THE MIKVEH

        The Mikveh, or immersion is the obedience ritual one does to honor our LORD and is between that person and God.  When the church separated from the Hebrew way of life, it also lost track of the meaning and significance of baptism. Christian baptism has evolved into several different types of rituals with a broad range of meaning and significance to various sects of Christianity. It has become a message of salvation, of resurrection, to sprinkle, walk, kneel or dunk. 
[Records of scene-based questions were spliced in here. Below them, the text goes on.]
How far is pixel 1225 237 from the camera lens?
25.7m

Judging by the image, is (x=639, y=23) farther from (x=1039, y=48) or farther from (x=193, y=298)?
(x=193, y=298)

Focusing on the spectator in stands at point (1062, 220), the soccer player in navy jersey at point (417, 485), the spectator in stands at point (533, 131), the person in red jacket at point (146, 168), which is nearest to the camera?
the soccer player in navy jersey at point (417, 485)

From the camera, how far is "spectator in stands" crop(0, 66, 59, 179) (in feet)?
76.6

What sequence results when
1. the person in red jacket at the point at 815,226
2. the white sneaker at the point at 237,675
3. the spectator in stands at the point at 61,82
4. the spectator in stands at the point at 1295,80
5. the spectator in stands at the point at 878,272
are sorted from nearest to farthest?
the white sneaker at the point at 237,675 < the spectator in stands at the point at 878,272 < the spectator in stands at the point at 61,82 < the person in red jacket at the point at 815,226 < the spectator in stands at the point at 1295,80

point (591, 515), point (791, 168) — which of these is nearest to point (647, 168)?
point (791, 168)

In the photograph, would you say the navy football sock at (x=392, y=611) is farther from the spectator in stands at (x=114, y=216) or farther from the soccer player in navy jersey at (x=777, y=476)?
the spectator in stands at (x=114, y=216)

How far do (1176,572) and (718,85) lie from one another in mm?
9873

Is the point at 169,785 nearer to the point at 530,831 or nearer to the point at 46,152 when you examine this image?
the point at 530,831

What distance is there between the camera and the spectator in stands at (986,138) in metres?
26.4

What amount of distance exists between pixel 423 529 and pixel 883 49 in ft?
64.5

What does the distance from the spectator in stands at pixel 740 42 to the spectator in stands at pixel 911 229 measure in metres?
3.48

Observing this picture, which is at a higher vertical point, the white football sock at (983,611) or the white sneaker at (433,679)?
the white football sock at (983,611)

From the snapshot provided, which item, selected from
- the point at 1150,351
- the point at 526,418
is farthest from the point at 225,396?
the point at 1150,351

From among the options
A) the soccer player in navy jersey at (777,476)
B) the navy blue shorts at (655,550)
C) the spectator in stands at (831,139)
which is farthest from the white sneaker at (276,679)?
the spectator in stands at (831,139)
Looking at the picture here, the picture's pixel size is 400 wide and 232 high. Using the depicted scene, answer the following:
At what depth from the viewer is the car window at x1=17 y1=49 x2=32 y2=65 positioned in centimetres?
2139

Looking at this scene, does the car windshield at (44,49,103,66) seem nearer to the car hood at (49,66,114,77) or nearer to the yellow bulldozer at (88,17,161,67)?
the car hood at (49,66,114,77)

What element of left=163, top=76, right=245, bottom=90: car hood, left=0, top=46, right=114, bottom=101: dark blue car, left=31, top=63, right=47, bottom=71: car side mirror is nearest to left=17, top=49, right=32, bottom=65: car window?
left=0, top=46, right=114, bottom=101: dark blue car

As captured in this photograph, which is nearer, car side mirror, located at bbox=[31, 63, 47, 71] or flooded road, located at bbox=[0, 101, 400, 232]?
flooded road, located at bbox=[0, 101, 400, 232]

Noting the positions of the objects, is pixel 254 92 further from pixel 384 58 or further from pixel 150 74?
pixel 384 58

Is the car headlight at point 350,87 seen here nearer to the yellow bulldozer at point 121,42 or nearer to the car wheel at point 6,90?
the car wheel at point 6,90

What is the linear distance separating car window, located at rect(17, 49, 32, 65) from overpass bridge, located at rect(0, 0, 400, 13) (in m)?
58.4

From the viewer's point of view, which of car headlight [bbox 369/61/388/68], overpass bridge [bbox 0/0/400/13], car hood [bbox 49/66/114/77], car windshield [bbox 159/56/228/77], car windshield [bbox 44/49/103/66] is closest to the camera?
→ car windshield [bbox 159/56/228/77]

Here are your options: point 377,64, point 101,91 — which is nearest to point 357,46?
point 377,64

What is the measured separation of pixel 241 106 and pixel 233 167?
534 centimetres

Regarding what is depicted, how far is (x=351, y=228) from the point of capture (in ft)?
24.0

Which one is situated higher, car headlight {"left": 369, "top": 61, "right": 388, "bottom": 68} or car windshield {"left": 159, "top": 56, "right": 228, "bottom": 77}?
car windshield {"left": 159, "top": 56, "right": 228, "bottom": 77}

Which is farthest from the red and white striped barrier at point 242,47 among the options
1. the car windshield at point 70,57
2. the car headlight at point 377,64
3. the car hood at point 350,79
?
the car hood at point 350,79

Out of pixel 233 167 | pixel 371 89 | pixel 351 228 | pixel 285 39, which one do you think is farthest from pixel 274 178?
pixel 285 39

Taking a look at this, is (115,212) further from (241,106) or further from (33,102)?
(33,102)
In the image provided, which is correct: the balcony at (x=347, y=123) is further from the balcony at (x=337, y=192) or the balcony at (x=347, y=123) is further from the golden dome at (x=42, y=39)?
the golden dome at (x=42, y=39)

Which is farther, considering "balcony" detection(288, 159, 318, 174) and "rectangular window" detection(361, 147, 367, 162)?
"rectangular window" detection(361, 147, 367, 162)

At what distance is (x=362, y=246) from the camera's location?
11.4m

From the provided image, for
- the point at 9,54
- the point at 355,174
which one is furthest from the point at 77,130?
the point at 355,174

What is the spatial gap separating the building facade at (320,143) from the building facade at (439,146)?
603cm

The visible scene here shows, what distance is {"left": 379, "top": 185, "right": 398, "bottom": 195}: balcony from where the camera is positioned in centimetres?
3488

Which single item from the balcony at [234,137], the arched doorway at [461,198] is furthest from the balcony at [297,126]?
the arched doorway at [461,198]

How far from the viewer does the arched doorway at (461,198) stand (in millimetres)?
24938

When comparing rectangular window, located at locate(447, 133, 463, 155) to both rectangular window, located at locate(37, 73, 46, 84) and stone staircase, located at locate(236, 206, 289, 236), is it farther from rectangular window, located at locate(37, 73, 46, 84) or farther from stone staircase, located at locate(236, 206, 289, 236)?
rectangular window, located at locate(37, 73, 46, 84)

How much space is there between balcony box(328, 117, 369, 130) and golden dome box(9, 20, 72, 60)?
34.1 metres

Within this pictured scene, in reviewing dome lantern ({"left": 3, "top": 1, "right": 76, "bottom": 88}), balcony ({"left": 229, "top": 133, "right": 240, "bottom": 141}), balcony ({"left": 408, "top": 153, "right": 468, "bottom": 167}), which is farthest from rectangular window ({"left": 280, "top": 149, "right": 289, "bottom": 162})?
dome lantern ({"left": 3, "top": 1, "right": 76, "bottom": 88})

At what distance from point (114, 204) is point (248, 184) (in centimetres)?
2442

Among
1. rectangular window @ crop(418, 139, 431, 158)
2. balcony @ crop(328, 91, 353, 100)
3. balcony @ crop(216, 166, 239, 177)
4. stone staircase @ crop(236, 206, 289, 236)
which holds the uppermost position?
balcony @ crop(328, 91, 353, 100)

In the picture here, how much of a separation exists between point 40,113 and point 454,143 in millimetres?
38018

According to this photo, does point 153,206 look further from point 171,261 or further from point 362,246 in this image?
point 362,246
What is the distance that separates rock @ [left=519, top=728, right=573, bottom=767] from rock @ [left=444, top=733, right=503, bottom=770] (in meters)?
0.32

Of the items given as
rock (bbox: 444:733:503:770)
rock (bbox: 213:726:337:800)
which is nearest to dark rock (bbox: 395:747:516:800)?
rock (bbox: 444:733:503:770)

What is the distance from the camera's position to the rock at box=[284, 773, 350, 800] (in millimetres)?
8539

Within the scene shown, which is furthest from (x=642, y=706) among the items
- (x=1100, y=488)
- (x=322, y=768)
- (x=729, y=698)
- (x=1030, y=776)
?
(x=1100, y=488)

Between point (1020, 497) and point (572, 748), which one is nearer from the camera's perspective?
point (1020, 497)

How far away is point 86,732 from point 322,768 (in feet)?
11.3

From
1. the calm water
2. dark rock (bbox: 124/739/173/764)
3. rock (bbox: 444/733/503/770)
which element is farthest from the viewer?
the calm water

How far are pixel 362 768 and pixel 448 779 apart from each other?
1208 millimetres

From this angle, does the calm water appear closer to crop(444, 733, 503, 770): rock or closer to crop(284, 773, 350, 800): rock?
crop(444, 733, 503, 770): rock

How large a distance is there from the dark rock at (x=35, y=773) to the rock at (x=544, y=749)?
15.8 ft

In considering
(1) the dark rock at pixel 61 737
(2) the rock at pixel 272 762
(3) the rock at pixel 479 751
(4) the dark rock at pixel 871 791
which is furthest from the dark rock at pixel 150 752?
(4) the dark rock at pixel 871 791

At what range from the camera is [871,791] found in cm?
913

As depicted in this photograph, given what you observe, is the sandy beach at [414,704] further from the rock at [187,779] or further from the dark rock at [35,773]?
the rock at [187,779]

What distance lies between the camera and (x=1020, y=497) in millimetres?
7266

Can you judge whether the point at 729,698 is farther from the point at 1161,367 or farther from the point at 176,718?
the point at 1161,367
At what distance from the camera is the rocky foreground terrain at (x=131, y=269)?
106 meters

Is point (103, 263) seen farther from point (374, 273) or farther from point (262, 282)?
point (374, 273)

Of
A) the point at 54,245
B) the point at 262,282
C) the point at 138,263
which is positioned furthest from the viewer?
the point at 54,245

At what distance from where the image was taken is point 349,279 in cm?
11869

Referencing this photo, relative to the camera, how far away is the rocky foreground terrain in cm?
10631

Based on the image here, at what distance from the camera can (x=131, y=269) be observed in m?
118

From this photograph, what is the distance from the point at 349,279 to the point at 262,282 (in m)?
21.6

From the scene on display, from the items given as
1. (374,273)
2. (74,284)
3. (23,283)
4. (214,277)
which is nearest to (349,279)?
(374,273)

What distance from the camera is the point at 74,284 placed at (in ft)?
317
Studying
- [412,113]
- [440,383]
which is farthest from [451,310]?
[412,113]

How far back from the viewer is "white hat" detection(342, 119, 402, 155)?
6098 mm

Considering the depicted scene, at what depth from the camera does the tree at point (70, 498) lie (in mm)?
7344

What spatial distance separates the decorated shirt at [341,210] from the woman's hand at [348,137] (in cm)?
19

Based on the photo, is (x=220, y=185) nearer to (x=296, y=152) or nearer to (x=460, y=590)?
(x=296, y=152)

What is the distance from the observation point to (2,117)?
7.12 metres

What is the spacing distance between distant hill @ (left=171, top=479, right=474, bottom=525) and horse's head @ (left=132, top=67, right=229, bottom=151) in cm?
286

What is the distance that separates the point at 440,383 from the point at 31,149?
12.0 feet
     The Mikveh or immersion changed to the Christian name of Baptism.  John the Baptist was really Yochanan the Immerser.  In the past, Christian missionaries forced Jewish believers in Yeshua to undergo baptism to become members of their respective churches. Those baptisms required Jews to break from their Jewish roots and their community. Once a Jewish person was baptized as Lutheran or Catholic or Methodist or Baptist, he or she was no longer considered Jewish or able to practice and keep the Torah. Some unscrupulous missionaries were known to pay Jews to undergo baptism.
     Yeshua walked into the waters, and He became the Living Water.  A Mikveh is a change of status - a change of our lives into the direction of Yeshua.  In Jewish practice, immersion into a pool of water (called a mikvah) indicates such a change in status. For example, a ceremonially unclean person immerses to change from a state of ritual impurity to one of purity.The Mikveh has many parts:  It instructs the person to place himself or herself in a radically different physical environment--in water rather than air. This leaves the person submerged in a suspended way without breathing--substituting the usual forward moving nature and stride that is his or her waking movements with a weightlessness, a detachment from the previous environment. Individuality, personal interests, and most important our ego--all are submerged into the Living Waters. Ritual immersion is the total submersion of the entire body in a pool of water. The water can not be stagnant and must be running in and out.  Traditionally, the mikveh was used by both men and women to regain ritual purity after various events, according to regulations laid down in the Torah and in classical rabbinical literature.  
     The Mikveh gives us a status to teshuva, or to return. What are we returning to? We are returning to that which we were never meant to leave, the Living Torah.
Hosea 14:1 ‘Return, O Israel, to the Lord your God, For you have stumbled because of your iniquity.’
Zechariah 1:3 ‘Therefore say to them, ‘Thus says the Lord of hosts, “Return to Me,” declares the Lord of hosts, “that I may return to you,” says the Lord of hosts.’
Nehemiah 1:9 ‘But if you return to Me and keep My commandments and do them, though those of you who have been scattered were in the most remote part of the heavens, I will gather them from there and will bring them to the place where I have chosen to cause My name to dwell.’
Job 22:23 ‘If you return to the Almighty, you will be restored; If you remove unrighteousness far from your tent,’
Jeremiah 24:7 ‘I will give them a heart to know Me, for I am the Lord; and they will be My people, and I will be their God, for they will return to Me with their whole heart.’
Lamentations 3:40 ‘Let us examine and probe our ways, and let us return to the Lord.’
Hosea 6:1 ’Come, let us return to the Lord. For He has torn us, but He will heal us;He has wounded us, but He will bandage us.'
     Today, we Mikveh to immerse into cleanliness, for a status change, and to immerse out lives into obedience with Yeshua.